**課題の目的:** 下にあるハリー・バードンについての文章を、一字も変えずに最初から最後まで書き写してください。

**読む文章:**
------------------------------------------------

1890年の夏、スコットランドのリボンで行われた「あざみ杯」に出場した彼は、ジャージー島出身のハリー・バードンと名乗る若者と対戦、これまた14番ホールに辿り着く前に一蹴する。

「もしそのとき、彼が私と同じグリップでゴルフをしていたならば、絶対に気づかないはずがない。私の記憶では、彼はナチュラル(野球)グリップでボールを打っていたように思う」

バードンは1870年生まれ、ラドレーと対戦したときは20歳のルーキーであり、その3年後に全英オープンに初出場して予選落ち、翌94年に5位、そして96年、ミュアフィールドに於てJ・H・テイラーと手に汗握るプレーオフを演じて初優勝を遂げる。それからというもの、当時のプロが平均83で回るコースを、悠々72前後でホールアウトする実力を見せつけ、ジェームズ・ブレードを加えた「ゴルフ三巨人」の頂点に立つのである。

------------------------------------------------

**以下の資料:**
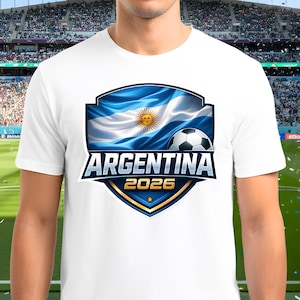 May include: White t-shirt featuring a shield design with the Argentina flag, a soccer ball, and the text "ARGENTINA 2026". The design is in blue, white, and gold colors. The shirt is worn by a person.
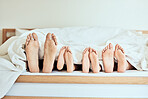Closeup of feet of family lying in bed. Bare feet of parents and children sticking out in bed. Family with two children relaxing in bed together. Kids sleeping in bed with their parents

------------------------------------------------

**この課題の答え:**
1890年の夏、スコットランドのリボンで行われた「あざみ杯」に出場した彼は、ジャージー島出身のハリー・バードンと名乗る若者と対戦、これまた14番ホールに辿り着く前に一蹴する。

「もしそのとき、彼が私と同じグリップでゴルフをしていたならば、絶対に気づかないはずがない。私の記憶では、彼はナチュラル(野球)グリップでボールを打っていたように思う」

バードンは1870年生まれ、ラドレーと対戦したときは20歳のルーキーであり、その3年後に全英オープンに初出場して予選落ち、翌94年に5位、そして96年、ミュアフィールドに於てJ・H・テイラーと手に汗握るプレーオフを演じて初優勝を遂げる。それからというもの、当時のプロが平均83で回るコースを、悠々72前後でホールアウトする実力を見せつけ、ジェームズ・ブレードを加えた「ゴルフ三巨人」の頂点に立つのである。